Marrs said: "The RSPB didn't think a big fire like this would happen to them but I've been predicting this for 15 years. Leaving the land alone causes much more damage than controlled burning because there's more heather to burn so it gets hotter and spreads to the peat, which in turn spreads the fire. It wasn't a matter of if, but when, and that when is now."
[Emma Bridgewater, the famous pottery designer, is President of CPRE]
These charity groups talk about the level of CO2 released from controlled heather burning each year. Not only are these levels hugely exaggerated in the charity press statements, but they are dwarfed by the levels of CO2 released from wildfires and taken entirely out of context.
There are 40.1millions vehicles on the road in the UK. In CO2 terms, removing controlled burning on grouse moors is reducing just 0.004% of their combined emissions. Their entire policy is madness.
But these charity groups choose to ignore these facts, despite the risks of their actions, because so blinkered are they in their struggle to have grouse shooting banned as a result of some distorted classist misconception.
One of the worst culprits for this is former RSPB employee, Mark Avery, who remains closely associated with their campaigning operation.
Avery has attempted to push a ban on controlled heather burning as a trojan horse to ban driven grouse shooting.

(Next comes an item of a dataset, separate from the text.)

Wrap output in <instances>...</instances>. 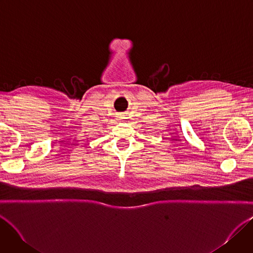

Commenting on his own blog earlier in June 2020, he sought to reassure a supporter of his that grouse shooting could be stopped by a ban on heather burning by saying ‘Don’t get despondent…restrictions on burning of peatland will be important and come from a completely different direction [in their campaign to get grouse shooting banned]’.
How futile and self-serving these organisations have become and what damage they threaten to cause.
Indeed, it should not be forgotten that as recently as 2014 the RSPB released public research title: 'Ffridd - a habitat on the edge' which said of controlled heather burning: 'Prescribed burning can encourage heather regeneration on heather dominated upland margins, and can open the area up for sympathetic grazing and lead to a better mosaic structure.'
Fortunately, indications suggest that policy makers have taken time to look at facts and science, and recognise these charity organisations have sought to deliberately mislead them for too long.
No one wants to be responsible for wildfires across the UK’s uplands and the untold damage these will cause.